(Sandy) Alex G, “Rocket”
Available: Friday, May 19 via the Domino Recording Co. in various formats: Digital download, compact disc, limited-edition red cassette tape, and a limited-edition version pressed on 180g Red Vinyl, housed in a gatefold jacket. I imagine a standard black version will also be available.
“Rocket” is the eighth – that’s right, you read correctly – EIGHTH (according to his current label) full-length album from Philadelphia’s Alex Giannascoli, aka Alex G aka (Sandy) Alex G. You may not care or be as blown away by that fact, but I certainly am. At a mere 23 years young, I feel that is quite an impressive and noteworthy feat. While it is hard for me to pinpoint when I first heard his brand of lo-fi, seemingly bedroom-produced indie rock, I give credit to good friend and former KDUR Music Director Chris “CB” Braun, right around the release of “Trick” or “DSU”, the fourth and fifth full lengths. Any college radio station worth its salt should turn you, the listener, on to your new favorite artist(s) before they reach the masses. Easier said than done in our current (OVERLOAD of) Information Age, what with the advent of Tumblr, Soundcloud, Bandcamp, and the countless music-based blogs and websites. So, thanks CB.
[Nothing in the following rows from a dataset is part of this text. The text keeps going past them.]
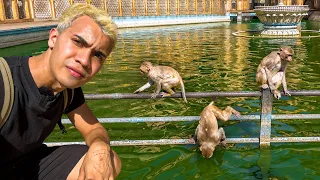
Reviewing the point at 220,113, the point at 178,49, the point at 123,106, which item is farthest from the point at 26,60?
the point at 178,49

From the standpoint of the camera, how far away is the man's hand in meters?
2.00

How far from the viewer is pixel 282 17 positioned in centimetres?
2030

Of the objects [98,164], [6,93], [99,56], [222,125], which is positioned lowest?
[222,125]

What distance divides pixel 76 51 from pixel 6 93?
46 cm

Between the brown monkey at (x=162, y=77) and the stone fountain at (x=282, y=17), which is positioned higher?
the stone fountain at (x=282, y=17)

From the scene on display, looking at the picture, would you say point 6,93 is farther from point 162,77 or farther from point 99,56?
point 162,77

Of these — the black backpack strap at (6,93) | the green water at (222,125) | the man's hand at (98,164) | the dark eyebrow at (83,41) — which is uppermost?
the dark eyebrow at (83,41)

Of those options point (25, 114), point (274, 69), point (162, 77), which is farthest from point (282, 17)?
point (25, 114)

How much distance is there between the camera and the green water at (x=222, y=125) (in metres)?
4.25

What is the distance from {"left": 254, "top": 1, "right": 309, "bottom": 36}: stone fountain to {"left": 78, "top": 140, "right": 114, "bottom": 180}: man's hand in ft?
66.1

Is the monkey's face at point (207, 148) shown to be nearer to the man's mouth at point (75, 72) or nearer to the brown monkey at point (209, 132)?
the brown monkey at point (209, 132)

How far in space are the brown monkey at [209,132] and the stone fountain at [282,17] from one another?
17.7m

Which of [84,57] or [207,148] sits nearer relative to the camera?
[84,57]

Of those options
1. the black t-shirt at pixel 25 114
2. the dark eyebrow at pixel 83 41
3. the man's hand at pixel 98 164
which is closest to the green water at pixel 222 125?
the man's hand at pixel 98 164
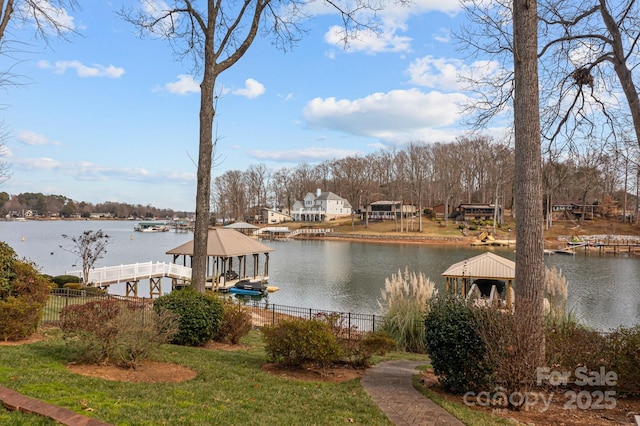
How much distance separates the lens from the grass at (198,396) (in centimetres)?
427

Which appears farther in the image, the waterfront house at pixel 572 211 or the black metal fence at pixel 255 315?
the waterfront house at pixel 572 211

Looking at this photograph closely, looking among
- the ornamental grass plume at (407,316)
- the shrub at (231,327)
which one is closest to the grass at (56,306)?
the shrub at (231,327)

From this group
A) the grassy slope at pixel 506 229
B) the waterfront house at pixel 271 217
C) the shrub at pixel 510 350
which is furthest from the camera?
the waterfront house at pixel 271 217

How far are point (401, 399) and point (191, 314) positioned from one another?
471 centimetres

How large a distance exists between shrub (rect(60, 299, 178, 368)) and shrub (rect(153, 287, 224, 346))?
6.56 ft

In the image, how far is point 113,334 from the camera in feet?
20.2

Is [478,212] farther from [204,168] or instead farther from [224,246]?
[204,168]

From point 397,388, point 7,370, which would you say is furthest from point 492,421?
point 7,370

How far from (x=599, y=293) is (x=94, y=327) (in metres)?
25.9

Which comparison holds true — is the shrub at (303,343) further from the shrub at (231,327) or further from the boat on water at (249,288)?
the boat on water at (249,288)

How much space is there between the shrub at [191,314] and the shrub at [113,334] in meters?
2.00

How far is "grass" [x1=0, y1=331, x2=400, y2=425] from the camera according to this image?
4.27 meters

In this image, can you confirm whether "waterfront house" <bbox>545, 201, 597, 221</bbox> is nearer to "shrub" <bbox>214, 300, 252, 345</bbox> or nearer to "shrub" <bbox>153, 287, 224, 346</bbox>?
"shrub" <bbox>214, 300, 252, 345</bbox>

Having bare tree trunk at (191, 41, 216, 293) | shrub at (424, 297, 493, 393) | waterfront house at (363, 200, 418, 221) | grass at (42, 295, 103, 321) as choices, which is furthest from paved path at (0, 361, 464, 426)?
waterfront house at (363, 200, 418, 221)
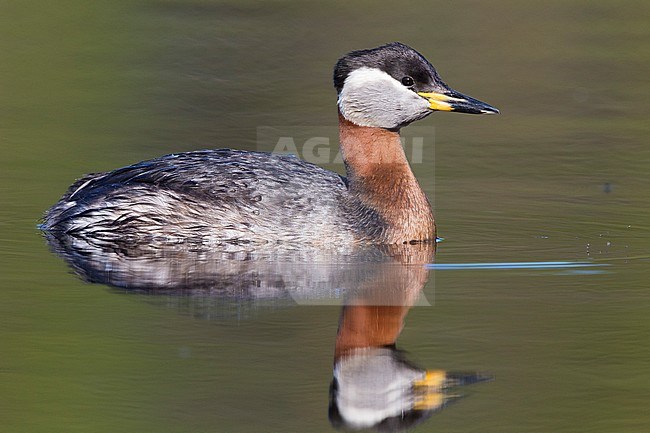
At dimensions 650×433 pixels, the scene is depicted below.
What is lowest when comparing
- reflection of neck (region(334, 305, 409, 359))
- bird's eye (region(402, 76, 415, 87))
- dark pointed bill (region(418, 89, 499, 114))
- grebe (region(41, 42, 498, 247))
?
reflection of neck (region(334, 305, 409, 359))

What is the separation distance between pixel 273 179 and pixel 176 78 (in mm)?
6714

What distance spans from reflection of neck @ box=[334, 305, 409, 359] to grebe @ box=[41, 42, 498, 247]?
217 centimetres

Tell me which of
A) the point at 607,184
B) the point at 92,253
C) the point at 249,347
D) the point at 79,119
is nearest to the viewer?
the point at 249,347

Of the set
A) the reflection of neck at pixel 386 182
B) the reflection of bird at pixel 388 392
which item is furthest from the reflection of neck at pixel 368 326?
the reflection of neck at pixel 386 182

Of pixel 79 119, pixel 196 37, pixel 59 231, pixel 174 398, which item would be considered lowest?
pixel 174 398

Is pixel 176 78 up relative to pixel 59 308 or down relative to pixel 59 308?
up

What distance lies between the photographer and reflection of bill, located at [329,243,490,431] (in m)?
7.06

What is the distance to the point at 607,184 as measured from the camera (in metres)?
13.0

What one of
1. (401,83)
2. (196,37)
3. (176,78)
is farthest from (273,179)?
(196,37)

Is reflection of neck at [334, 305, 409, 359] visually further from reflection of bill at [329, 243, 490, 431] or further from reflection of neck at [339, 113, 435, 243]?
reflection of neck at [339, 113, 435, 243]

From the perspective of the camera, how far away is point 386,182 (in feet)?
37.3

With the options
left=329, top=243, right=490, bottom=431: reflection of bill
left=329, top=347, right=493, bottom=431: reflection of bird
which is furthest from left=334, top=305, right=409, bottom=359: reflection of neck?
left=329, top=347, right=493, bottom=431: reflection of bird

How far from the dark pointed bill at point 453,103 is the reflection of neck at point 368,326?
9.57 feet

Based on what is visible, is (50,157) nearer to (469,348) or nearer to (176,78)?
(176,78)
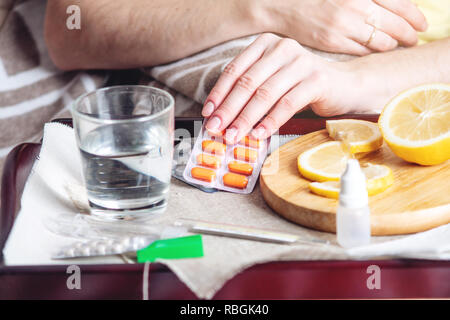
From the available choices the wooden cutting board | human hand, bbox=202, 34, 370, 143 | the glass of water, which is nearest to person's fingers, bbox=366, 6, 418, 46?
human hand, bbox=202, 34, 370, 143

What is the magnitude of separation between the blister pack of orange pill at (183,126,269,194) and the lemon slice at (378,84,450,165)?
141 millimetres

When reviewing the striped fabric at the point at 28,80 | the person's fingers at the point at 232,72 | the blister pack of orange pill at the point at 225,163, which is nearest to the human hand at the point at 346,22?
the person's fingers at the point at 232,72

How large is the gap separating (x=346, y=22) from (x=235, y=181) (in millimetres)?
333

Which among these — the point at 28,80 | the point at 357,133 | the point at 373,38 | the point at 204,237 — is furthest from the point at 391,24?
the point at 28,80

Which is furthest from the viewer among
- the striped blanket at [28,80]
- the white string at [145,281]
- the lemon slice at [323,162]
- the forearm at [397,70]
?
the striped blanket at [28,80]

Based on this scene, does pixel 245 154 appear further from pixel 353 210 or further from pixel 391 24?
pixel 391 24

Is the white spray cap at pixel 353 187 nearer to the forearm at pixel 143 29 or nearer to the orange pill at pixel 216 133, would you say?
the orange pill at pixel 216 133

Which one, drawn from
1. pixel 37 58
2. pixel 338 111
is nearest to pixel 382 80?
pixel 338 111

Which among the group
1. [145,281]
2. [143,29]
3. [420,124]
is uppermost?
[143,29]

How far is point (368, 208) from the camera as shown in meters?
0.51

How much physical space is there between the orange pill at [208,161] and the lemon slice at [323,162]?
88mm

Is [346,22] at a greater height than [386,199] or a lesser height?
greater

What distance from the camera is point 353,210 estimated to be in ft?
1.64

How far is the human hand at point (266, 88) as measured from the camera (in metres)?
0.67
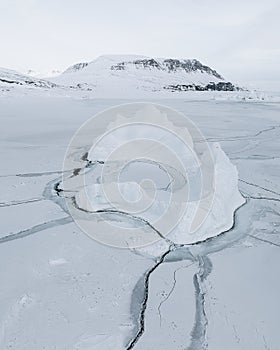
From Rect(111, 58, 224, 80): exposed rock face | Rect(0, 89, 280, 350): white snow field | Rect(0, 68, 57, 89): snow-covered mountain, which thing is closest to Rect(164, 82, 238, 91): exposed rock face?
Rect(0, 68, 57, 89): snow-covered mountain

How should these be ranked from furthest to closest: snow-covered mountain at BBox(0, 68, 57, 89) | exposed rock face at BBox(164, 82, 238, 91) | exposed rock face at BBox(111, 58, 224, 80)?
exposed rock face at BBox(111, 58, 224, 80) < exposed rock face at BBox(164, 82, 238, 91) < snow-covered mountain at BBox(0, 68, 57, 89)

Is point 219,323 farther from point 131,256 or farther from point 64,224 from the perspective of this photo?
point 64,224

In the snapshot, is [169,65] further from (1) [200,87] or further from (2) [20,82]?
(2) [20,82]

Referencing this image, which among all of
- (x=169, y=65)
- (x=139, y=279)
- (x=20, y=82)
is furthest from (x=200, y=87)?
(x=139, y=279)

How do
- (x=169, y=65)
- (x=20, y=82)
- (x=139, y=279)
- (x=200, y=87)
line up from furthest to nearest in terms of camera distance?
(x=169, y=65) → (x=200, y=87) → (x=20, y=82) → (x=139, y=279)

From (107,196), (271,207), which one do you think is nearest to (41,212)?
(107,196)

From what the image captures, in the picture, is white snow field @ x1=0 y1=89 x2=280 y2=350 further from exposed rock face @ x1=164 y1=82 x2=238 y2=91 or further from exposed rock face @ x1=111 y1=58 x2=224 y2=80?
exposed rock face @ x1=111 y1=58 x2=224 y2=80

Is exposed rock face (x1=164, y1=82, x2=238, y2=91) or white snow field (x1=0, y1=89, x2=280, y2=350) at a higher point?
exposed rock face (x1=164, y1=82, x2=238, y2=91)

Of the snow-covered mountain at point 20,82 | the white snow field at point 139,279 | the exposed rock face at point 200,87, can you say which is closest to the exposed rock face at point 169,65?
the exposed rock face at point 200,87

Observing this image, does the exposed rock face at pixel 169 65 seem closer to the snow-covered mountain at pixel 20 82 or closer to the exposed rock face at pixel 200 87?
the exposed rock face at pixel 200 87
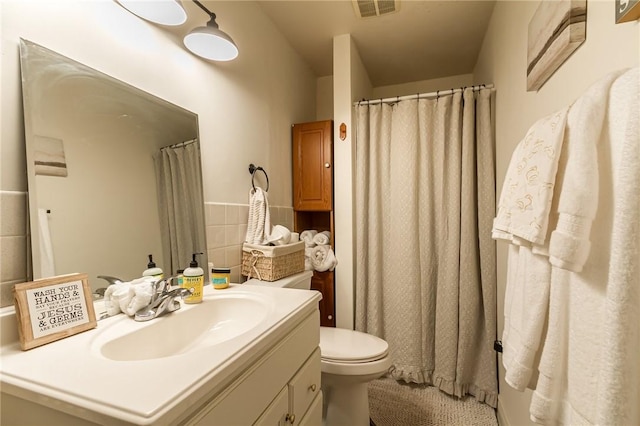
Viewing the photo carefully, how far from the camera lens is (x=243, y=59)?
1518 mm

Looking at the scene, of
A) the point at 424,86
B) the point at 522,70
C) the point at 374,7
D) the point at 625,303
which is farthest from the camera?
the point at 424,86

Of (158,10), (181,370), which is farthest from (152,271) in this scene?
(158,10)

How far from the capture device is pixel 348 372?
122cm

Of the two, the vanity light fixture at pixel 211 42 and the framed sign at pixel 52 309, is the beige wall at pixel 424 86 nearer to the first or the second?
the vanity light fixture at pixel 211 42

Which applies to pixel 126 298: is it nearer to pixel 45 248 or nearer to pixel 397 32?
pixel 45 248

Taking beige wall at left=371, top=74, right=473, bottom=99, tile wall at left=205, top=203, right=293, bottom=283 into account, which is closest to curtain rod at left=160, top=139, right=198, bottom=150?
tile wall at left=205, top=203, right=293, bottom=283

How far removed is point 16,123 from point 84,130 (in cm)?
14

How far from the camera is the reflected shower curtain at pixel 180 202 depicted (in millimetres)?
1030

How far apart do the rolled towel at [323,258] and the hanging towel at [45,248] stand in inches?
53.4

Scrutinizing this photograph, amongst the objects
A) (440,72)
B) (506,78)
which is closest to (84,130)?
(506,78)

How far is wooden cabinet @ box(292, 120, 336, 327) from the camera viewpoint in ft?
6.40

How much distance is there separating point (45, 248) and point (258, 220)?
87cm

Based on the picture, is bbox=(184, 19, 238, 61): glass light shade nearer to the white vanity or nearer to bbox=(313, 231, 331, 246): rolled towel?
the white vanity

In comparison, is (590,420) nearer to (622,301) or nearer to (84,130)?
(622,301)
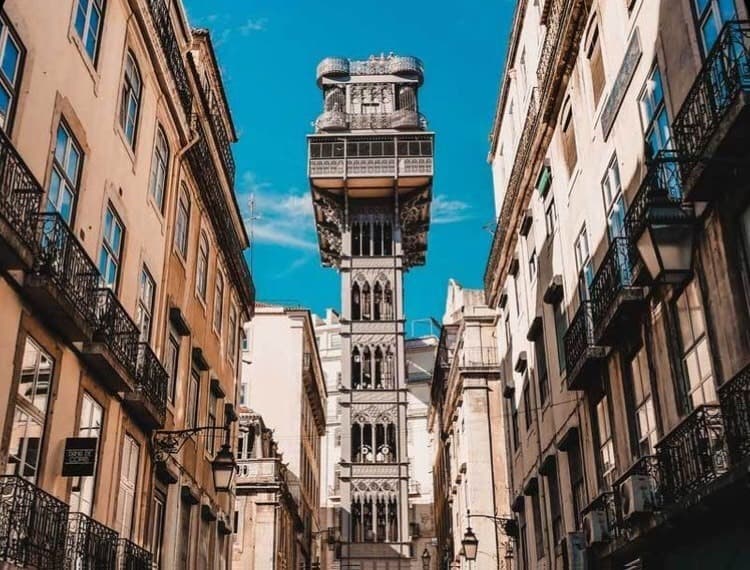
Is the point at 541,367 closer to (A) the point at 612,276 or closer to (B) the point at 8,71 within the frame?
(A) the point at 612,276

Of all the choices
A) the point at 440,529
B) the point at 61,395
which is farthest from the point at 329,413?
the point at 61,395

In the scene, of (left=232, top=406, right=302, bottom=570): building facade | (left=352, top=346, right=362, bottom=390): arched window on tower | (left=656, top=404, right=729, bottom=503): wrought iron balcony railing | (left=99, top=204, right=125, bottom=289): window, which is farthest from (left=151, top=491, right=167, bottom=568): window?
(left=352, top=346, right=362, bottom=390): arched window on tower

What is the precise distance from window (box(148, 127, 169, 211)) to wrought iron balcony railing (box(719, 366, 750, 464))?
1149 centimetres

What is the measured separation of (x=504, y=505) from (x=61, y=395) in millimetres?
22746

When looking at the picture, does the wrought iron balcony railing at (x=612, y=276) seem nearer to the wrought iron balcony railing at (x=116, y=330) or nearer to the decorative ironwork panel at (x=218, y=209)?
the wrought iron balcony railing at (x=116, y=330)

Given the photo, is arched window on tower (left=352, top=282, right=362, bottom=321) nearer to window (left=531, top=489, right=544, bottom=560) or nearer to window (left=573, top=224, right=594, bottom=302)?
window (left=531, top=489, right=544, bottom=560)

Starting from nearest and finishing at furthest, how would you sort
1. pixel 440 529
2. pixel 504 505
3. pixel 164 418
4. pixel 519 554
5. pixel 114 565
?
1. pixel 114 565
2. pixel 164 418
3. pixel 519 554
4. pixel 504 505
5. pixel 440 529

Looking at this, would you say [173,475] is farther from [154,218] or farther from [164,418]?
[154,218]

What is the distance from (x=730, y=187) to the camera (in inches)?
381

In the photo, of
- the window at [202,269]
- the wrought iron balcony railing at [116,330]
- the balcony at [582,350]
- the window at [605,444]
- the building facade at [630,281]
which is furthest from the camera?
the window at [202,269]

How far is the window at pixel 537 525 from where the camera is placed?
20.7 metres

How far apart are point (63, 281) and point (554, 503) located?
12.2 m

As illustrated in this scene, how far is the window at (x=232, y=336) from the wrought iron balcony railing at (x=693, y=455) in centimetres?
1533

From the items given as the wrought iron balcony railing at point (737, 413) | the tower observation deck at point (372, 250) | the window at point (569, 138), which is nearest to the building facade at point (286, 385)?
the tower observation deck at point (372, 250)
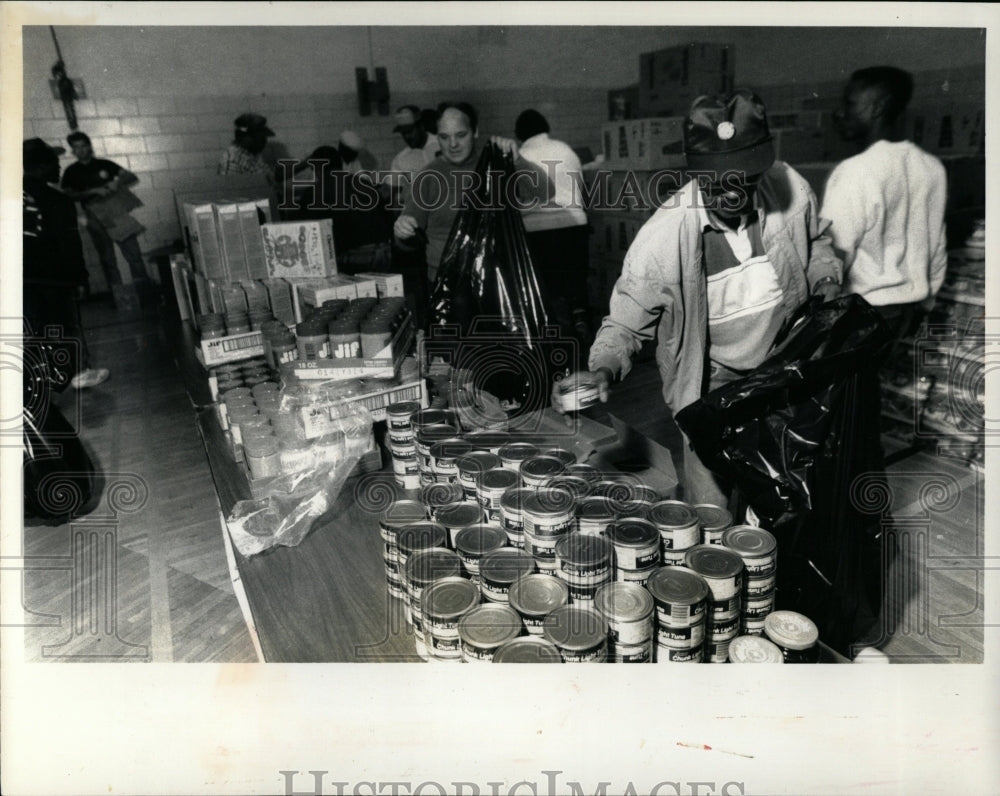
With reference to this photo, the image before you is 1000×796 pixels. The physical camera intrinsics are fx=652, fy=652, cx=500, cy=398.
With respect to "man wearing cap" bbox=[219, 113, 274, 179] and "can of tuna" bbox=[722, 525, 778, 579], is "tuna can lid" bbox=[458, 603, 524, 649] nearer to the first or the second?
"can of tuna" bbox=[722, 525, 778, 579]

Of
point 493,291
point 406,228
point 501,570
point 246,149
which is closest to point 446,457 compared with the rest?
point 501,570

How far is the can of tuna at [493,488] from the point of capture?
4.63 feet

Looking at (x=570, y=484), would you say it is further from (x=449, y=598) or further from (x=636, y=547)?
(x=449, y=598)

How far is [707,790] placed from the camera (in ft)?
4.23

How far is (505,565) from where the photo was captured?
1.23 m

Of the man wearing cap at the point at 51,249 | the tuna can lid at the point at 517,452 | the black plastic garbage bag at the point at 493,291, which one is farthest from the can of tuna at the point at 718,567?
the man wearing cap at the point at 51,249

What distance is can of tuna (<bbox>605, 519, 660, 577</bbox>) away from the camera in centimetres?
119

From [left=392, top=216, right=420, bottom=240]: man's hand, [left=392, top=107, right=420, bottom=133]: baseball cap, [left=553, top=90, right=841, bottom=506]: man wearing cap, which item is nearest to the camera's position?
[left=553, top=90, right=841, bottom=506]: man wearing cap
That said, I was truly sold on the artist as performer as any standout artist should convince you: During a blistering live set. While I was very much looking forward to his set prior to the show, I didn’t anticipate being floored. I haven’t listened to his studio work the same since. I purposely ignored listening to advance release singles from Rocket, choosing to hear them within the context of the full record. I had read that the tracks leaned into folkier territories, which intrigued more than anything. I am certainly glad to have waited. The new record has moments of country-tinged rock, “jazz-pop,” and straightforward indie-leaning rock music, making for an album that will certainly appeal to a varied cross section of fans. I highly recommend this record. It will certainly make a smattering of “Best of” lists at year’s end, likely mine included.
For fans of Sebadoh, Kurt Vile, Built to Spill, Stephen Malkmus (solo, with The Jicks and even a few moments of Pavement), Elliott Smith and early Modest Mouse.